I do understand the concept of gradient with these examples but how do I relate these to a neural network for example. How do I compute gradients for a trained model and plot or check for exploding/vanishing gradients? What are the parameters in such a case?
HOw to understand gradient dscent
Hey @pdhimate, great questions! I hardly see anyone plat the gradients, but if you see your loss plot going to a wrong direction, it is highly likely that the weights parameters explode.
Thank you. But I wanted to know which plot we are exactly checking when we look for exploding or vanishing gradients. I am basically stuck here: https://stackoverflow.com/questions/63514062/tensorflow-v2-gradients-not-shown-on-tensorboard-histograms
Dear All,
I do not understand the relationship between eigenvalues of Hessian Matrix with extremum.
- When the eigenvalues of the function’s Hessian matrix at the zero-gradient position are all positive, we have a local minimum for the function.
- When the eigenvalues of the function’s Hessian matrix at the zero-gradient position are all negative, we have a local maximum for the function.
- When the eigenvalues of the function’s Hessian matrix at the zero-gradient position are negative and positive, we have a saddle point for the function.
Thank you!
I got the answer for it. (in part 11.2 Convexity)
Sorry for this incovenience!

#### TASK A:
Return the part of the forum thread that opens with the words containing "HOw to understand" and closes with "minimum for the function.", copied word for word.
The forum thread has no connection to the entries.

#### DATA ROWS:
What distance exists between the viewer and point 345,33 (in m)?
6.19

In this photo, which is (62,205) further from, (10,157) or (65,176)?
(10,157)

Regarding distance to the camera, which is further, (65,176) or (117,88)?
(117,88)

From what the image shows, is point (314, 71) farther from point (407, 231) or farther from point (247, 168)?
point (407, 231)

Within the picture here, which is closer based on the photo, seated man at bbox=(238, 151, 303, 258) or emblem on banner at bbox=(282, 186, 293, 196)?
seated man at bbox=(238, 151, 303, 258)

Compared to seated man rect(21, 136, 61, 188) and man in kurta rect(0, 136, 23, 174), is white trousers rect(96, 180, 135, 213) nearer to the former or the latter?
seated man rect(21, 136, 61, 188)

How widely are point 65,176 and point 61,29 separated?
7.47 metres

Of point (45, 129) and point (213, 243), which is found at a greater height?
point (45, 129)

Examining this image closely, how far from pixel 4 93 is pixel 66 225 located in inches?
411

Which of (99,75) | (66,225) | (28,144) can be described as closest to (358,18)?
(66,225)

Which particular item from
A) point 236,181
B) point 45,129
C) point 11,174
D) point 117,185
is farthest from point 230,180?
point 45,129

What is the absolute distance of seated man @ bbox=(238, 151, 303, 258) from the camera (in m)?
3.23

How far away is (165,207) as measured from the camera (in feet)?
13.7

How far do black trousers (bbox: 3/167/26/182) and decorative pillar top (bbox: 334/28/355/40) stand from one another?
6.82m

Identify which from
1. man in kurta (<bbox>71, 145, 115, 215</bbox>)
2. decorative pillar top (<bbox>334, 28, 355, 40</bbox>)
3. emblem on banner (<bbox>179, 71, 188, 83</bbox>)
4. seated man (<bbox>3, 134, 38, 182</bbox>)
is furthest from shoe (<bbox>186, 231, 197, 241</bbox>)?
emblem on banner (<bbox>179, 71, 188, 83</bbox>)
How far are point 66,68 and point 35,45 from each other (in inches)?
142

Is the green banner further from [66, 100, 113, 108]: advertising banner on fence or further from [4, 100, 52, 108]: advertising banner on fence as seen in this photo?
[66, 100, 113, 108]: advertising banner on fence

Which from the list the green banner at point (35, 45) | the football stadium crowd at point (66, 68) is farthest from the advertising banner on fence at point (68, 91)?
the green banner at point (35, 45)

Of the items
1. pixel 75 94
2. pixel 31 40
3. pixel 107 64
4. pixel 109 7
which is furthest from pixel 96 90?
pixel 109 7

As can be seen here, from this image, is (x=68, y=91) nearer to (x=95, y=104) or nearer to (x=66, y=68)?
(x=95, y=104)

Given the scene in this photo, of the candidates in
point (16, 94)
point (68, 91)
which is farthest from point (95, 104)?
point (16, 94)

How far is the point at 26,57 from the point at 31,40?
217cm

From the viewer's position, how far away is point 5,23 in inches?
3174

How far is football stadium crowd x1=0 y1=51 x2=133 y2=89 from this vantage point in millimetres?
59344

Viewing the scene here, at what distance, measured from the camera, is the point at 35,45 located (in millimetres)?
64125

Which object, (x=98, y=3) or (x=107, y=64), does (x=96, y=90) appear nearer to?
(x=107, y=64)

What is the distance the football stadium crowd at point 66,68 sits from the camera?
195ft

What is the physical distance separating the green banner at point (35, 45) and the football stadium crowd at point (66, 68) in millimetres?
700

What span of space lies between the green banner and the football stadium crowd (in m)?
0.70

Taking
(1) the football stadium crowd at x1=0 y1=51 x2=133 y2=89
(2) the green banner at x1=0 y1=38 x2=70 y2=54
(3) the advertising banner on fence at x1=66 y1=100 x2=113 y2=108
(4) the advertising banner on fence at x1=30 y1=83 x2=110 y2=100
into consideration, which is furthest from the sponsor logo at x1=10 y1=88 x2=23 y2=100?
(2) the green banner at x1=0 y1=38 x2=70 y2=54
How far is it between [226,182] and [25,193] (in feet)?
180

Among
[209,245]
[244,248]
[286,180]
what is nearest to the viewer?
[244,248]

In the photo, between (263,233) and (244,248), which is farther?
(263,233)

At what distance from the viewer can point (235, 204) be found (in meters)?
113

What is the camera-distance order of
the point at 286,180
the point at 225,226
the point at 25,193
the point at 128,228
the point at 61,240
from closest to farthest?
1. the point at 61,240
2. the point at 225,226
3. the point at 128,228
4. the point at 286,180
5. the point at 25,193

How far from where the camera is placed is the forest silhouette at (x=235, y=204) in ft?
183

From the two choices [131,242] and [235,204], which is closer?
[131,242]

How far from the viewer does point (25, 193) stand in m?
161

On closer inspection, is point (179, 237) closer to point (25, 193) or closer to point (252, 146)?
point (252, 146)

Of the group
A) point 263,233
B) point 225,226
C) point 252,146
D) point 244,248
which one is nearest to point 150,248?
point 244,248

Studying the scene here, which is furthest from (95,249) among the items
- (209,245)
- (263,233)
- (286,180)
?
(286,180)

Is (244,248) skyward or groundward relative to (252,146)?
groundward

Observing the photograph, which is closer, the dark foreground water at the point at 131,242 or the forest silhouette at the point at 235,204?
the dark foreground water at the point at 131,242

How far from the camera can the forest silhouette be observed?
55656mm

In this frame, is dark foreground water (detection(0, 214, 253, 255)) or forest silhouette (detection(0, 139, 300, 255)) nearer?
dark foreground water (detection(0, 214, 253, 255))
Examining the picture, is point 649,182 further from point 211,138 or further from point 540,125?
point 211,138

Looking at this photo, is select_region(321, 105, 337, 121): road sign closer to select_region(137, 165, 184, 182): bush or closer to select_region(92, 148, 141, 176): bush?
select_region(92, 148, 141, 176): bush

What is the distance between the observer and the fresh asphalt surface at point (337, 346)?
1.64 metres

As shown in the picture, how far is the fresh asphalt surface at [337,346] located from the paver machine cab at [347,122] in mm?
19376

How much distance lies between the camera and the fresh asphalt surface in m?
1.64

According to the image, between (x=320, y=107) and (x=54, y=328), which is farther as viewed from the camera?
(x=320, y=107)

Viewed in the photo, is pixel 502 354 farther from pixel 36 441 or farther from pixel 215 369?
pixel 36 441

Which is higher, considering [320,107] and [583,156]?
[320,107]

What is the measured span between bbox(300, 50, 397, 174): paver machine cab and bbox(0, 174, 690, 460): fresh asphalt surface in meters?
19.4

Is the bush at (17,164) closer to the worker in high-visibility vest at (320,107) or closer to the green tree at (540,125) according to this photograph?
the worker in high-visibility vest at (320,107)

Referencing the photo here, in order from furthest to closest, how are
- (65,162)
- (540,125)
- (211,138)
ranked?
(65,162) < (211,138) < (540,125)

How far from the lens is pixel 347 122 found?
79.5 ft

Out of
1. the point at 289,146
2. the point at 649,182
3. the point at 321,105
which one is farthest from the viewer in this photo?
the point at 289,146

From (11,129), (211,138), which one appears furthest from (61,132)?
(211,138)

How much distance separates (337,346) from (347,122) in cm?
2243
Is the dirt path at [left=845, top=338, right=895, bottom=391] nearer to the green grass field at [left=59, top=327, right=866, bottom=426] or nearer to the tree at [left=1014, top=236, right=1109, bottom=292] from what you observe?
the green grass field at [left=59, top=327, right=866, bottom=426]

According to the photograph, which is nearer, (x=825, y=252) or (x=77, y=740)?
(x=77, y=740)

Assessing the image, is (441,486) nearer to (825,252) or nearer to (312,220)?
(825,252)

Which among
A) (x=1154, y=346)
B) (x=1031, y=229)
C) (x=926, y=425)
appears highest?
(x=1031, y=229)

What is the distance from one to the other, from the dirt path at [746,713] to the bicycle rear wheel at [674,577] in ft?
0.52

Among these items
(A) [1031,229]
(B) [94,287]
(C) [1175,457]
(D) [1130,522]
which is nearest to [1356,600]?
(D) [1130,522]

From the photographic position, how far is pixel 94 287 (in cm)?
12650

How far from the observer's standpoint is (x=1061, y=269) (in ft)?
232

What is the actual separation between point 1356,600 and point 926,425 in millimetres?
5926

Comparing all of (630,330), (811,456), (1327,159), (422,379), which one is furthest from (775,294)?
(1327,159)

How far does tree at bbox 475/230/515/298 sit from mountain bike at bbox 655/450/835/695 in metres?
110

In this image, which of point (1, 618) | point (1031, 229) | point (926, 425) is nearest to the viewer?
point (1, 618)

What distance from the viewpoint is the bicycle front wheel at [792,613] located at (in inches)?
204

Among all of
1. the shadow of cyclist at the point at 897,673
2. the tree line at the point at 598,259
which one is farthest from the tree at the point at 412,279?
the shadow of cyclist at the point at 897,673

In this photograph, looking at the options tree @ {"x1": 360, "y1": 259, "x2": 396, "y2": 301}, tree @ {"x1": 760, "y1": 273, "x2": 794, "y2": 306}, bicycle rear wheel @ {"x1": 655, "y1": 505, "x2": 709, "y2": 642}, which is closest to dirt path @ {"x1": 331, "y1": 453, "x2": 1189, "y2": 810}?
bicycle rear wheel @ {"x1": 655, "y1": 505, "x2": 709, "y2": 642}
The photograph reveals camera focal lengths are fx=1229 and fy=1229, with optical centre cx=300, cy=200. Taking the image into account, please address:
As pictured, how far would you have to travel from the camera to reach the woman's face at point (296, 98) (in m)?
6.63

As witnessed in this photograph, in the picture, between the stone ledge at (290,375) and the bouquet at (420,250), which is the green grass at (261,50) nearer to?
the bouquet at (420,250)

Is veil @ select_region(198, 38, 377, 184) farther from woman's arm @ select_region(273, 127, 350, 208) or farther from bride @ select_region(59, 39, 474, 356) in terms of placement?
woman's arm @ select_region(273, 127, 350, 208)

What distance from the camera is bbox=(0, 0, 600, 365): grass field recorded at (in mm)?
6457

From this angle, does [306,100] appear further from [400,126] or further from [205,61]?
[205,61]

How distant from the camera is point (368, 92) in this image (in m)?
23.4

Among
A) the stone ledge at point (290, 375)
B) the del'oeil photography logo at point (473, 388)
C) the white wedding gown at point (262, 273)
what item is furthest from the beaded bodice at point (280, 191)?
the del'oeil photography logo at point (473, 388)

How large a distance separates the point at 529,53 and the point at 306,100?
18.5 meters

#### TASK B:
Retype only the part of the entries that opens with the line containing "Viewing the scene" and closes with the line containing "5. the point at 25,193", keeping both of those lines.

#### EXERCISE SOLUTION A:
HOw to understand gradient dscent
Hey @pdhimate, great questions! I hardly see anyone plat the gradients, but if you see your loss plot going to a wrong direction, it is highly likely that the weights parameters explode.
Thank you. But I wanted to know which plot we are exactly checking when we look for exploding or vanishing gradients. I am basically stuck here: https://stackoverflow.com/questions/63514062/tensorflow-v2-gradients-not-shown-on-tensorboard-histograms
Dear All,
I do not understand the relationship between eigenvalues of Hessian Matrix with extremum.
- When the eigenvalues of the function’s Hessian matrix at the zero-gradient position are all positive, we have a local minimum for the function.

#### EXERCISE SOLUTION B:
Viewing the scene here, at what distance, measured from the camera, is the point at 35,45 located (in millimetres)?
64125

Which object, (x=98, y=3) or (x=107, y=64), does (x=96, y=90) appear nearer to?
(x=107, y=64)

What is the distance the football stadium crowd at point 66,68 sits from the camera?
195ft

What is the physical distance separating the green banner at point (35, 45) and the football stadium crowd at point (66, 68) in millimetres?
700

What span of space lies between the green banner and the football stadium crowd (in m)?
0.70

Taking
(1) the football stadium crowd at x1=0 y1=51 x2=133 y2=89
(2) the green banner at x1=0 y1=38 x2=70 y2=54
(3) the advertising banner on fence at x1=66 y1=100 x2=113 y2=108
(4) the advertising banner on fence at x1=30 y1=83 x2=110 y2=100
into consideration, which is furthest from the sponsor logo at x1=10 y1=88 x2=23 y2=100?
(2) the green banner at x1=0 y1=38 x2=70 y2=54
How far is it between [226,182] and [25,193] (in feet)?
180

Among
[209,245]
[244,248]
[286,180]
what is nearest to the viewer?
[244,248]

In the photo, between (263,233) and (244,248), which is farther?
(263,233)

At what distance from the viewer can point (235, 204) be found (in meters)?
113

What is the camera-distance order of
the point at 286,180
the point at 225,226
the point at 25,193
the point at 128,228
the point at 61,240
from closest to farthest?
1. the point at 61,240
2. the point at 225,226
3. the point at 128,228
4. the point at 286,180
5. the point at 25,193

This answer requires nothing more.